What you will do> Would you please copy every line from the records that contains the word "cxense"?

Data extracts>
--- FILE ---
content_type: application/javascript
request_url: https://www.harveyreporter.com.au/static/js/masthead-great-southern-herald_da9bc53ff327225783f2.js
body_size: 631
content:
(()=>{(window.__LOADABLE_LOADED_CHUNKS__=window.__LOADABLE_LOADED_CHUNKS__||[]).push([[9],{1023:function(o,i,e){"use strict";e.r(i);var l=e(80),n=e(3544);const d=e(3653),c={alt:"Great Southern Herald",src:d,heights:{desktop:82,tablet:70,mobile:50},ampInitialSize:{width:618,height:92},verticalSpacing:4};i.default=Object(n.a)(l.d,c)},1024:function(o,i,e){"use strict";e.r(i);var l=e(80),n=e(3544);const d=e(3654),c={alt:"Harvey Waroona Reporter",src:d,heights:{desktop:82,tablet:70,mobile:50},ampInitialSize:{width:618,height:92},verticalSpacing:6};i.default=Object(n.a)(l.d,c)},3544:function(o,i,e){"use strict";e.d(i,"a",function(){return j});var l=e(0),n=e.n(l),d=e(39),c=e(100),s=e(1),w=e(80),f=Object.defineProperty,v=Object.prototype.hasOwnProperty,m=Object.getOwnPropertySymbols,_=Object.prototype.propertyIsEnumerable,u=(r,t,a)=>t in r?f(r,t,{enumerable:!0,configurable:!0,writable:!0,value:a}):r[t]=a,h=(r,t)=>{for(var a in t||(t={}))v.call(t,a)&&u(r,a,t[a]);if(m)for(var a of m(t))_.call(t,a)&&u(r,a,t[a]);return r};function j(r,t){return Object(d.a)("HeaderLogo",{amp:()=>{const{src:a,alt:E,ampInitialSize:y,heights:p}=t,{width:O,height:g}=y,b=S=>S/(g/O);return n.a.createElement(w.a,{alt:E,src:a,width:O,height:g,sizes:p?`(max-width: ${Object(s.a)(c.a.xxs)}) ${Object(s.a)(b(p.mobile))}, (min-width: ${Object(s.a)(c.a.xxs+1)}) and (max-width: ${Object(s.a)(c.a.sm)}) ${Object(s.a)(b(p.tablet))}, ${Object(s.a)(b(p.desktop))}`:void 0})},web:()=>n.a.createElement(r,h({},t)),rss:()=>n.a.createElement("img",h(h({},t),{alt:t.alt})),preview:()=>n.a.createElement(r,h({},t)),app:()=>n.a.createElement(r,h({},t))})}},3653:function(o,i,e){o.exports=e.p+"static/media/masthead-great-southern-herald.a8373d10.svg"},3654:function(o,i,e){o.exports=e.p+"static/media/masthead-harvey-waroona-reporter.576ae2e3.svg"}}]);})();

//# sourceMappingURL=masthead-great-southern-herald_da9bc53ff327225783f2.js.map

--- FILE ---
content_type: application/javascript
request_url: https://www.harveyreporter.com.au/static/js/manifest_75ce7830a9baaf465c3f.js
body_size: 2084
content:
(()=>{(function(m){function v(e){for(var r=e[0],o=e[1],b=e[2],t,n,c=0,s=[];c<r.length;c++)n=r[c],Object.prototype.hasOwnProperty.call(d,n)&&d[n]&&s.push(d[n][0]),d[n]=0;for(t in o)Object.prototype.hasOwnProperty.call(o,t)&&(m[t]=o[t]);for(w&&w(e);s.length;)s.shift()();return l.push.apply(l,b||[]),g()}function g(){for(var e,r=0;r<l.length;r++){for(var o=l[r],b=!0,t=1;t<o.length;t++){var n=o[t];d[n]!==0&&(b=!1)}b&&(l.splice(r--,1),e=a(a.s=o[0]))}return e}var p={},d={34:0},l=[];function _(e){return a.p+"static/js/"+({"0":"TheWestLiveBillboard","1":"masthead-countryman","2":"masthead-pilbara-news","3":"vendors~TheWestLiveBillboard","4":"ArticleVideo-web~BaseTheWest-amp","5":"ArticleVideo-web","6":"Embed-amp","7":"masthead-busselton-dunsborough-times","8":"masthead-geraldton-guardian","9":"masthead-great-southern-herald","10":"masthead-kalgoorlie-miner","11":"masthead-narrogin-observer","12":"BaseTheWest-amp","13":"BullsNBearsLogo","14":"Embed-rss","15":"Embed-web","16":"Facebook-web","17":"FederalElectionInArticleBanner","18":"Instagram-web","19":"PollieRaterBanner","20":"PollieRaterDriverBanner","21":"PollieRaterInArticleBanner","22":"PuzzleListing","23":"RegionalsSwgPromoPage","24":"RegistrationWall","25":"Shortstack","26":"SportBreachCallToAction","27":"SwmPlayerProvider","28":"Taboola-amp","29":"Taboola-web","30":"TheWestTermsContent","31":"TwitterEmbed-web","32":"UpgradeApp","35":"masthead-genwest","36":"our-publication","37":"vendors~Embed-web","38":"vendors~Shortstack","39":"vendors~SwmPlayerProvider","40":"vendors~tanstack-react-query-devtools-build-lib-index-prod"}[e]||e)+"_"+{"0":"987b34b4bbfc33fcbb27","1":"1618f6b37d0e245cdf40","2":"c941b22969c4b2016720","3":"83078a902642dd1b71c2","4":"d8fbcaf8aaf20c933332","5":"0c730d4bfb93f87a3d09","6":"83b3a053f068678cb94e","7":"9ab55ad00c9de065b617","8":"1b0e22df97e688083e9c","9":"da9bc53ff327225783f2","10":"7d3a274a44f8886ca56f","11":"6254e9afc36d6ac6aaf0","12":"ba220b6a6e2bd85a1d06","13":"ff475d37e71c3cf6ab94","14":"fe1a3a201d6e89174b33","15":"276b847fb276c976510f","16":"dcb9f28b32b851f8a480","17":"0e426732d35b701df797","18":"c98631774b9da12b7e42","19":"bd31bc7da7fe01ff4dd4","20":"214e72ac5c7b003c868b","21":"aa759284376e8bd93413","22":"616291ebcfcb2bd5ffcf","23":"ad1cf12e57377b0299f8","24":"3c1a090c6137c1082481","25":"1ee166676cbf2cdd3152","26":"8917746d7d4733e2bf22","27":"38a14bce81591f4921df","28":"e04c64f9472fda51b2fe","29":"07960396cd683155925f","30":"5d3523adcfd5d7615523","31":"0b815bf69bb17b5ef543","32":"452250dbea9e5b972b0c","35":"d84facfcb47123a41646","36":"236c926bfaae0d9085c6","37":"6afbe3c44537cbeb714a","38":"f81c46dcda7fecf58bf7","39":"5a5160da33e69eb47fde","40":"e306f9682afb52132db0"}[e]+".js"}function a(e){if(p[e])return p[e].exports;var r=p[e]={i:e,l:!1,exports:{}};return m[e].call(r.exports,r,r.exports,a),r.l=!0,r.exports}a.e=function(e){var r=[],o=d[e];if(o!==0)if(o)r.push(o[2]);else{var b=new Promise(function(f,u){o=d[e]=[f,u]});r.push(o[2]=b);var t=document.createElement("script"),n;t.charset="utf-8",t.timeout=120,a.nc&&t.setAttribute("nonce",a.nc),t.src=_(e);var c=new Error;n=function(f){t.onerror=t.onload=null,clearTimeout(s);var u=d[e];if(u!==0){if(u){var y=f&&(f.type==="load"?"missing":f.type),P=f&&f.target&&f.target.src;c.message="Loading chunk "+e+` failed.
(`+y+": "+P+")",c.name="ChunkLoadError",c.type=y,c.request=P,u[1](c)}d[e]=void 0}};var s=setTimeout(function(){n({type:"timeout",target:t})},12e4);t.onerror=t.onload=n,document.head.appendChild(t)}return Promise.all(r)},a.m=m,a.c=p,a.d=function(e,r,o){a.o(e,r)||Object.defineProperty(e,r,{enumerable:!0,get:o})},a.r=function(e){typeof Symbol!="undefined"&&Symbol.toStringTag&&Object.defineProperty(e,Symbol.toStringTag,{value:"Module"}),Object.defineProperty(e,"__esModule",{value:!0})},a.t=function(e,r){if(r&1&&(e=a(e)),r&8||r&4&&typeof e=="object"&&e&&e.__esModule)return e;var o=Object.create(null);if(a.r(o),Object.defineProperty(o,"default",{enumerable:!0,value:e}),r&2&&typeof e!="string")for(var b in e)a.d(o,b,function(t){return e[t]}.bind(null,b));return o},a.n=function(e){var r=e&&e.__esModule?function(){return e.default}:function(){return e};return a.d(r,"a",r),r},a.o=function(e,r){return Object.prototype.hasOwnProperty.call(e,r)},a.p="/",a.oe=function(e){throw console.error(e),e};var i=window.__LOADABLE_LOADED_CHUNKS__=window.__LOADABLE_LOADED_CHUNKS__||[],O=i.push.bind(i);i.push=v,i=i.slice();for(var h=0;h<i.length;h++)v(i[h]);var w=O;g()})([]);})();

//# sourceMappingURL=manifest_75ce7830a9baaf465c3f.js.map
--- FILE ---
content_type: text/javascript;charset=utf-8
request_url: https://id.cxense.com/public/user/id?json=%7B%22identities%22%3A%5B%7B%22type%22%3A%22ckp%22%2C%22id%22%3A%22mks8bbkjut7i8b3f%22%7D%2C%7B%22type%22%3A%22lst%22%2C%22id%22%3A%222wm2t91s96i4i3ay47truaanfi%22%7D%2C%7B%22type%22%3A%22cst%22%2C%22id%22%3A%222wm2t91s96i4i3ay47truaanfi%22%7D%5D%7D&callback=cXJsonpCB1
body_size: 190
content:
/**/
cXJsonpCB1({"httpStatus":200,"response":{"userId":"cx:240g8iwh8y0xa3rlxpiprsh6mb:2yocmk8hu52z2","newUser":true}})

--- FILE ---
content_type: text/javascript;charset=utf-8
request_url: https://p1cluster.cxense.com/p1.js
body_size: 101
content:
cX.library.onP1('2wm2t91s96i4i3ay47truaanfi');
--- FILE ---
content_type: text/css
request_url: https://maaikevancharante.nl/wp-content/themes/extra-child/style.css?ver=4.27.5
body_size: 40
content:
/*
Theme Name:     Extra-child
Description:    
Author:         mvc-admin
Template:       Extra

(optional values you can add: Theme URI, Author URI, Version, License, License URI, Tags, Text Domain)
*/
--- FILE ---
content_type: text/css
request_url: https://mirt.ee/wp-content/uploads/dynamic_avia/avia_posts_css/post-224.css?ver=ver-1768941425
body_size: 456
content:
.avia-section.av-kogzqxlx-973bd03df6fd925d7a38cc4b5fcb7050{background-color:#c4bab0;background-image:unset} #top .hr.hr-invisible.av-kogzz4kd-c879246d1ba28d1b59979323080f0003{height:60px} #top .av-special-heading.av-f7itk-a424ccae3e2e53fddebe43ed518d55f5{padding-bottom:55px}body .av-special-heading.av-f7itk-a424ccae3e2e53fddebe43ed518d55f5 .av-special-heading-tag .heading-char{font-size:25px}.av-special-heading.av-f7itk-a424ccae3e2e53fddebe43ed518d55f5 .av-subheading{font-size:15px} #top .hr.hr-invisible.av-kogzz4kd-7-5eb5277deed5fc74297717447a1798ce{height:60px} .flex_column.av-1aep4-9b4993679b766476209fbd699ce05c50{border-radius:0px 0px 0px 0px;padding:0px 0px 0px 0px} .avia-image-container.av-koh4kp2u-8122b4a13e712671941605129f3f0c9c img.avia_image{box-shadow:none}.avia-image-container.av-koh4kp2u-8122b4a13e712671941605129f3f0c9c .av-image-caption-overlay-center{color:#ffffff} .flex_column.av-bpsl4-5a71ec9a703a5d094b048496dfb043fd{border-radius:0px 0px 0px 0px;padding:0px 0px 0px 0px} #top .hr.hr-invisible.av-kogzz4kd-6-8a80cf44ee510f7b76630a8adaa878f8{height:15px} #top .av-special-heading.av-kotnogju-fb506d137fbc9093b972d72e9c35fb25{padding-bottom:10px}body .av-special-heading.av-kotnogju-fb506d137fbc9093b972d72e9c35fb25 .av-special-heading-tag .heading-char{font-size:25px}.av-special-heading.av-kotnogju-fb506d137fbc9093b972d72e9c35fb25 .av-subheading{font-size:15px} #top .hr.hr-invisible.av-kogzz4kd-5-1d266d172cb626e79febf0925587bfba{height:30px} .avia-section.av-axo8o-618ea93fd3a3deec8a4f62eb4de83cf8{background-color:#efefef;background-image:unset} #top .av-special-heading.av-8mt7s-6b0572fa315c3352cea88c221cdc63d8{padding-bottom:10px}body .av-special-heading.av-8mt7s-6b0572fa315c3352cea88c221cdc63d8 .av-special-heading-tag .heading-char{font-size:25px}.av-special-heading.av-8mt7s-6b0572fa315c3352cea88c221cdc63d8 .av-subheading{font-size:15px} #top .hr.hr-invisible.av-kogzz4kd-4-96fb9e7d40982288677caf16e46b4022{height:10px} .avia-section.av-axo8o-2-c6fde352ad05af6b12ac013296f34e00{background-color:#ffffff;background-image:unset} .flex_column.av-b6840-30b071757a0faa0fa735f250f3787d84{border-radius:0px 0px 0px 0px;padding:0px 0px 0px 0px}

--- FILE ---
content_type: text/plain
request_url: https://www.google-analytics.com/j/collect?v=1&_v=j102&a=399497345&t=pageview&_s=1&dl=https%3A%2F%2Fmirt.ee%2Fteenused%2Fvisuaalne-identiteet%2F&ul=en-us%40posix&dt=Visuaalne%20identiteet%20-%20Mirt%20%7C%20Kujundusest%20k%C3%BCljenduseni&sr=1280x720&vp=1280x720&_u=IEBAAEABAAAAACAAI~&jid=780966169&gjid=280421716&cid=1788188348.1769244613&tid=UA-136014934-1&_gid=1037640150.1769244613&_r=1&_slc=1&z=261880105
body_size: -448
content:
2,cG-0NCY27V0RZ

Your response>
request_url: https://id.cxense.com/public/user/id?json=%7B%22identities%22%3A%5B%7B%22type%22%3A%22ckp%22%2C%22id%22%3A%22mks8bbkjut7i8b3f%22%7D%2C%7B%22type%22%3A%22lst%22%2C%22id%22%3A%222wm2t91s96i4i3ay47truaanfi%22%7D%2C%7B%22type%22%3A%22cst%22%2C%22id%22%3A%222wm2t91s96i4i3ay47truaanfi%22%7D%5D%7D&callback=cXJsonpCB1
request_url: https://p1cluster.cxense.com/p1.js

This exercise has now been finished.